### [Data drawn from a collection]
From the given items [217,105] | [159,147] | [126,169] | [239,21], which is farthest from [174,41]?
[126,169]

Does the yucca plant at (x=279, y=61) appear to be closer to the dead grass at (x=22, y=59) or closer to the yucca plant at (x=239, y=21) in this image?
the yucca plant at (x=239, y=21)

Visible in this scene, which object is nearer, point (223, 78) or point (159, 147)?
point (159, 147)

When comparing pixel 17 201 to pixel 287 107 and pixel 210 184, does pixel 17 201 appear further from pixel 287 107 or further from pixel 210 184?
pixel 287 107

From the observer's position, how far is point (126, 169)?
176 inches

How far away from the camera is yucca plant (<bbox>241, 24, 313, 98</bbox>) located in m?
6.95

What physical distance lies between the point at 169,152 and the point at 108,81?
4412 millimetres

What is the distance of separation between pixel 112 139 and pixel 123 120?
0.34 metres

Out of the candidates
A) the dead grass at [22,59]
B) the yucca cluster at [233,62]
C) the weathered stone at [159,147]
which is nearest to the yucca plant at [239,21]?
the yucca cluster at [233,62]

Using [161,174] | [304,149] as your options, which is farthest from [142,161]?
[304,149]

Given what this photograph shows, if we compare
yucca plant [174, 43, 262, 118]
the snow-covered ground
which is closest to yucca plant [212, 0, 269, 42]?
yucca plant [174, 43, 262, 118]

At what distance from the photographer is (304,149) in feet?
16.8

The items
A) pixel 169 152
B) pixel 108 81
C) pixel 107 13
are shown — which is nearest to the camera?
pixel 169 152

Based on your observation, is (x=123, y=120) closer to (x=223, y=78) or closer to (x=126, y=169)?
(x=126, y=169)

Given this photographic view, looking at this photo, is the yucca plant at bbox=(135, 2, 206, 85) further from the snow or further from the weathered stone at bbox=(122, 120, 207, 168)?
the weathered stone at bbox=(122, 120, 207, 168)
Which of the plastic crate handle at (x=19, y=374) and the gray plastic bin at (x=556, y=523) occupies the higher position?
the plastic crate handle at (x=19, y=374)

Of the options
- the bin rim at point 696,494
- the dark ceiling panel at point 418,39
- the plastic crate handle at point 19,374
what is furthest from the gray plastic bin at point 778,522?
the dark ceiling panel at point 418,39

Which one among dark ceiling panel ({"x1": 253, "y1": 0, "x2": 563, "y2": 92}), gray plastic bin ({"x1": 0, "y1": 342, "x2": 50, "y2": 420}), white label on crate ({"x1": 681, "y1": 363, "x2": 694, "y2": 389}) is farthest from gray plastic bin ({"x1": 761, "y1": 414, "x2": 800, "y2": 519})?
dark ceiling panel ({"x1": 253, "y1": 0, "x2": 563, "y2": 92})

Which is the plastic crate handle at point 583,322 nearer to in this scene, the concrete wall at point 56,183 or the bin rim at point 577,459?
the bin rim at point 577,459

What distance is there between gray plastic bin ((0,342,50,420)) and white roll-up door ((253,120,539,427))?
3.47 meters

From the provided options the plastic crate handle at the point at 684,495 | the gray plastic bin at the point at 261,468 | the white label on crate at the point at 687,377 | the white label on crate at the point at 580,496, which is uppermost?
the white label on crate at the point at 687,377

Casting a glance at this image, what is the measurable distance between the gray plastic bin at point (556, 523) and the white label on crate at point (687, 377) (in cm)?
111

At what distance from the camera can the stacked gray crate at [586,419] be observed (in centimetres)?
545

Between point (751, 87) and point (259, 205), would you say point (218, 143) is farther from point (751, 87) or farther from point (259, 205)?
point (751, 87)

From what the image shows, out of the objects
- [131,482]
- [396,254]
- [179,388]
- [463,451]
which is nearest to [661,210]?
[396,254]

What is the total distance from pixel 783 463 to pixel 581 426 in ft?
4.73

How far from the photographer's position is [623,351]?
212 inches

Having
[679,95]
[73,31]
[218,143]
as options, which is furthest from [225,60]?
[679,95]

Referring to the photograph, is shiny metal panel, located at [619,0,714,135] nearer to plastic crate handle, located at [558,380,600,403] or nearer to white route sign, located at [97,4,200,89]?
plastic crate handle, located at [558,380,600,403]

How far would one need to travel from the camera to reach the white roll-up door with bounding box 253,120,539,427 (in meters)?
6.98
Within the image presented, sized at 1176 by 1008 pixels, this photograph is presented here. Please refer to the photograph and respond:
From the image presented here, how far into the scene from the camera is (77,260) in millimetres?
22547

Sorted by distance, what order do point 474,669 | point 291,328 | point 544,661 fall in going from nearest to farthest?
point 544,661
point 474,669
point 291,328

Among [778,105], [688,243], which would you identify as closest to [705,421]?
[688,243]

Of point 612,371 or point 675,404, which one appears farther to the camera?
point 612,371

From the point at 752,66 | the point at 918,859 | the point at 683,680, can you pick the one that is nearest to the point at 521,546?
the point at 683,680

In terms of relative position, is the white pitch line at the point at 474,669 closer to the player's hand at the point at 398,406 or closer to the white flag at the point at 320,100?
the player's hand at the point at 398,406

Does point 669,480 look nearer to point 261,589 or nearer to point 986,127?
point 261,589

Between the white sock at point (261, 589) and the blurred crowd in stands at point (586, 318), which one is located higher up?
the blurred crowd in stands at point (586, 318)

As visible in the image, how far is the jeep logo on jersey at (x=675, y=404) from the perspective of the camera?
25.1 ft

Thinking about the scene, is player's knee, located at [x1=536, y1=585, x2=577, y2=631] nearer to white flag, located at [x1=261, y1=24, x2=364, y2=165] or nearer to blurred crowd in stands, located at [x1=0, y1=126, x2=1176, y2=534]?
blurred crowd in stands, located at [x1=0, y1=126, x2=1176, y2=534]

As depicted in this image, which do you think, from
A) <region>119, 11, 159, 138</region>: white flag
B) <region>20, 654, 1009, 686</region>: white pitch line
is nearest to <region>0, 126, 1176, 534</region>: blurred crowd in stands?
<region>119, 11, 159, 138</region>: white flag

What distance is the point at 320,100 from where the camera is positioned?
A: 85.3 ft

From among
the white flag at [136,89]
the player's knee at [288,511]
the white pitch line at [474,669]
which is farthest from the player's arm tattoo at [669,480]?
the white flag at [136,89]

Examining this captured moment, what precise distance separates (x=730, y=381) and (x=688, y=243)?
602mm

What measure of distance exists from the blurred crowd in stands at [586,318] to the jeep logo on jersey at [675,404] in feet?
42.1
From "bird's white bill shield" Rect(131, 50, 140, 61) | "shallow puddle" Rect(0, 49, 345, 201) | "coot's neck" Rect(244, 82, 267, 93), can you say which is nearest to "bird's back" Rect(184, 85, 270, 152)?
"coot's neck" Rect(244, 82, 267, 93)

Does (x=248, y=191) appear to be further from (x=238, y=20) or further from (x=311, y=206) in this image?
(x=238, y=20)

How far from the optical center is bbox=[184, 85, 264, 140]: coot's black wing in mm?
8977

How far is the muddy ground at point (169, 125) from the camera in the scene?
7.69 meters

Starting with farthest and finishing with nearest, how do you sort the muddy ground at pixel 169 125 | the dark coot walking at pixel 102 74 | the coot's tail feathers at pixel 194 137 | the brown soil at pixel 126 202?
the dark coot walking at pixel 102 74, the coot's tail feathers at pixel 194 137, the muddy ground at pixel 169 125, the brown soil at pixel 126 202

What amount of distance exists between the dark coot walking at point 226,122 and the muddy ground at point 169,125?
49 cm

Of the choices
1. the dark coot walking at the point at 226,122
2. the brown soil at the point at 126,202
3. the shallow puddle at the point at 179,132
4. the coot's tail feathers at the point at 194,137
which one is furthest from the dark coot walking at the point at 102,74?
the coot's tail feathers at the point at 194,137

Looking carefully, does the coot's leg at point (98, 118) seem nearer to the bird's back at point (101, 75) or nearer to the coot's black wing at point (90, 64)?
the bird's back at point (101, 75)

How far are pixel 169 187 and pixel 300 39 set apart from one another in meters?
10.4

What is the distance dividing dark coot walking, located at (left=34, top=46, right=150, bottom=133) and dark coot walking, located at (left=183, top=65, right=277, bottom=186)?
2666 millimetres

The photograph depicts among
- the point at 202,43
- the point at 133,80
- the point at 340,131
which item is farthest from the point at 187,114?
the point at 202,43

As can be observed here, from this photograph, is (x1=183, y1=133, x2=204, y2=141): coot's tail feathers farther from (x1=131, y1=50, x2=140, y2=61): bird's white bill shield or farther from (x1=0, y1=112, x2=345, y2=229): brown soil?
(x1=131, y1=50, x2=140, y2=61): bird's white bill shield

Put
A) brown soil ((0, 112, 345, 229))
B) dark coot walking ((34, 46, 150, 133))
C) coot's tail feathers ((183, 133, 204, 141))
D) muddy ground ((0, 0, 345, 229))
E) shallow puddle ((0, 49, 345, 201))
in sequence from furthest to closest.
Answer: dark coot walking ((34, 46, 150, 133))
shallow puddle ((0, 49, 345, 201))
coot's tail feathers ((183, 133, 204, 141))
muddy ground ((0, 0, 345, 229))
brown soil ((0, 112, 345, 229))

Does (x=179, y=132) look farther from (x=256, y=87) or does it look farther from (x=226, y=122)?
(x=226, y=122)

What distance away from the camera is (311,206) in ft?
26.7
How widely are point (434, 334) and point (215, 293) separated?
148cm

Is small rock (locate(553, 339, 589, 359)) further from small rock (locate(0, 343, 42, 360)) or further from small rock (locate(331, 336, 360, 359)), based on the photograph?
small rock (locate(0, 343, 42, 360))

### [What you are asked to do]
Copy the listing from its first line up to and including the line with "4412 millimetres", substituting "viewer's" for "observer's" and leaving everything else the same.

### [Solution to this problem]
From the given items [217,105] | [159,147] | [126,169] | [239,21], which is farthest from [174,41]?
[126,169]

Does the yucca plant at (x=279, y=61) appear to be closer to the dead grass at (x=22, y=59) or closer to the yucca plant at (x=239, y=21) in this image?
the yucca plant at (x=239, y=21)

Visible in this scene, which object is nearer, point (223, 78) or point (159, 147)?
point (159, 147)

When comparing pixel 17 201 to pixel 287 107 and pixel 210 184, does pixel 17 201 appear further from pixel 287 107 or further from pixel 210 184?
pixel 287 107

From the viewer's position, how far is point (126, 169)?
176 inches

How far away from the camera is yucca plant (<bbox>241, 24, 313, 98</bbox>) located in m?
6.95

What physical distance lies between the point at 169,152 and the point at 108,81?
4412 millimetres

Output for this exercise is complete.